01 January 2011

The 3 Stages of a Balloon's Life

When it comes to having a big sale at the pawn shop where I work, you may not be able to predict what the exact sales will be, you may not be able to find what you want, you never know what kind of mood I will be in (although, chances are I will be in a foul mood and trying not to scowl at the droves and droves of customers who just won't go away), but one thing is for certain--there will be balloons.

We had balloons for the sidewalk sale, we had balloons for the One Day Sale, and we had balloons for Black Friday. We also usually leave the balloons displayed about the store for several days after our sales. I mean, why not? The helium is still good. But one thing I am certain most people do not realize is that we reuse our balloons.

The balloons themselves are the shiny, more expensive kind, and being the frugal business woman she is, the head manager of the store refills these balloons for $3 a piece instead of buying new ones for $5 each whenever we have a sale. But, in order to do this, we have to keep the balloons. It would seem like it would make sense to untie the ribbons that keep the helium trapped inside, carefully fold the balloons up, and then store them somewhere until they are needed, but we don't do that. Instead, we lead the balloons through the backroom into the bathroom and leave them there until they fulfill their balloony purpose.

This has given me a great deal of exposure to balloons, and my observations have led me to conclude that there are three stages in a balloon's life.

Stage 1 : Carefree Youth

This stage lasts for about a week. When stored in the bathroom, they are magnetized to the ceiling. The light bulbs filter through them and the bathroom is tinted with shades of green and purple. They are playful and carefree like all youthful balloons are, and they warm my heart because whenever I venture through the multitude of balloons strings that hang down from the ceiling, I can't help but imagine I am Tarzan swinging through the jungle.

Stage 2 : Delightfully Creepy Middle Agedness

This stage lasts for about two weeks and signals when they balloons begin to grow tired. Analogous to losing their minds, they being to lose their helium. Most of the balloons stay in the bathroom and just mill about lethargically amongst themselves, hovering about at chest height, but they may be sometimes found doing strange things. There was one green balloon that seemed like it was taunting me. I went to go to the bathroom and it was hovering in the center of the doorway as if to block my entrance. Later that day, I turned around and it was floating not three feet behind me as if it had been waiting for me to notice it. I kept returning that odd balloon to the bathroom, but it kept aimlessly venturing throughout the back area of the store, almost as if it had dementia.

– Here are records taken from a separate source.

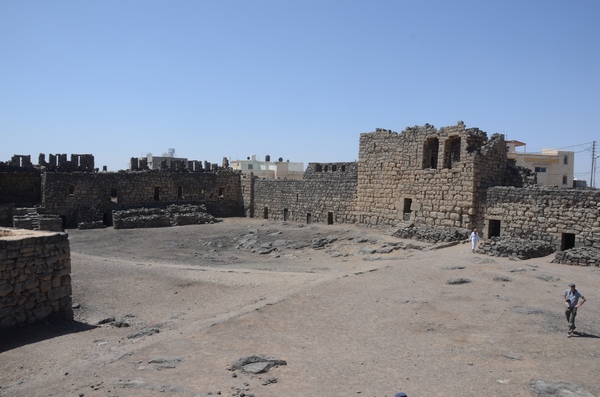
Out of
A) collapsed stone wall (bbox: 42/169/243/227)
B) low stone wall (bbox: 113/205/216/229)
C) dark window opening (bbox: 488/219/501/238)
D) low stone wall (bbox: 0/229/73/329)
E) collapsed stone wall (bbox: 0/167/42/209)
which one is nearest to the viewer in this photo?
low stone wall (bbox: 0/229/73/329)

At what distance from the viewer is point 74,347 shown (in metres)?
10.2

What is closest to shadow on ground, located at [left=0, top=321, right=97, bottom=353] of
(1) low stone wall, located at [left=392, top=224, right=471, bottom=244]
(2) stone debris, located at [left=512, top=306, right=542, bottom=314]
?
(2) stone debris, located at [left=512, top=306, right=542, bottom=314]

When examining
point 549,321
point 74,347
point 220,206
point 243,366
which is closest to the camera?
point 243,366

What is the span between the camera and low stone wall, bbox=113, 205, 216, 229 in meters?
32.8

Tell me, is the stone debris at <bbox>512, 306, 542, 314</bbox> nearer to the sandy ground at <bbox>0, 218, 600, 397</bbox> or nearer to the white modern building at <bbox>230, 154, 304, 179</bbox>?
the sandy ground at <bbox>0, 218, 600, 397</bbox>

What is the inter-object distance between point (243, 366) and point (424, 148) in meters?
18.4

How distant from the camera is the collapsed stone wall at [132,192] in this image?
33406 mm

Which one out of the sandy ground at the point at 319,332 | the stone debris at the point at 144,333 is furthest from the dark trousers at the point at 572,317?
the stone debris at the point at 144,333

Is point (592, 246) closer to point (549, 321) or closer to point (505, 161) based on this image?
point (505, 161)

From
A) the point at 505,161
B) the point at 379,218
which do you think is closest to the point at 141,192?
the point at 379,218

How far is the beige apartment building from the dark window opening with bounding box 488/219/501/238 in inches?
1082

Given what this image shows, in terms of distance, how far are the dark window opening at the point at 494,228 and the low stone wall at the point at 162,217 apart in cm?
1900

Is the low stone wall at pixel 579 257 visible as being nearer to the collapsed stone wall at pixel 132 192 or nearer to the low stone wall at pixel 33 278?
the low stone wall at pixel 33 278

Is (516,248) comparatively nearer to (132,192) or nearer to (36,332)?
(36,332)
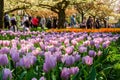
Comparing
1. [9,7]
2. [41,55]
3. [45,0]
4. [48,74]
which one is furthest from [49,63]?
[9,7]

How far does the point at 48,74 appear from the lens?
345cm

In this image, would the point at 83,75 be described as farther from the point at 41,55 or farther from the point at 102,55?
the point at 102,55

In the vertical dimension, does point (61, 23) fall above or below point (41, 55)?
below

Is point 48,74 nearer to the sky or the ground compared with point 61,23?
nearer to the sky

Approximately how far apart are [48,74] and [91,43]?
311 cm

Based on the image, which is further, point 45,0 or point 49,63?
point 45,0

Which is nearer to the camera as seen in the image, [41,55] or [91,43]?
[41,55]

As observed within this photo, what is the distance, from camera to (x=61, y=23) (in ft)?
102

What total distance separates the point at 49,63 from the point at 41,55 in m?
1.43

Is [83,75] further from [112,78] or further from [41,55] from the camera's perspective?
[41,55]

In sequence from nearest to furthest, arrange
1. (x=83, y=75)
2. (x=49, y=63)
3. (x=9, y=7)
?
(x=49, y=63), (x=83, y=75), (x=9, y=7)

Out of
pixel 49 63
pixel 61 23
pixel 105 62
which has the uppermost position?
pixel 49 63

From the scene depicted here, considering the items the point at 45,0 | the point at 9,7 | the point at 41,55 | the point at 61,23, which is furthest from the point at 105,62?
the point at 9,7

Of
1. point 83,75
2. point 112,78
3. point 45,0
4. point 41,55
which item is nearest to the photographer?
point 83,75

Stage 3 : Euthanasia-Justifying Decrepidness

This is the part when balloons should just be put out of their misery. The longer the balloons are left in the bathroom, the more pathetic they look. Their original vitality and cheerfulness is but a hazy memory as they are blown across the floor like dust bunnies. They are on their deathbeds, begging for us to release the last of their helium so they can finally find rest. This past week, I noticed that they had all been shoved into a corner of the bathroom and had stayed there. It was a nice change of pace as they weren't constantly underfoot, but then I noticed that they were huddling around a plunger that I knew had been recently put to use. Their ribbon strings were tangled around the handle and plastic plunger, and I didn't even want to imagine the microscopic horrors they had come in contact with.

I never recognized how diverse the life of a balloon is. But, all in all, even though they are fun to have around, no civilized human being should let them become so old that they lose the majority of their helium and become best friends with the plunger. It's a horrible way to end a life, and I really don't like the idea of reusing balloons that have fecal germs all over them.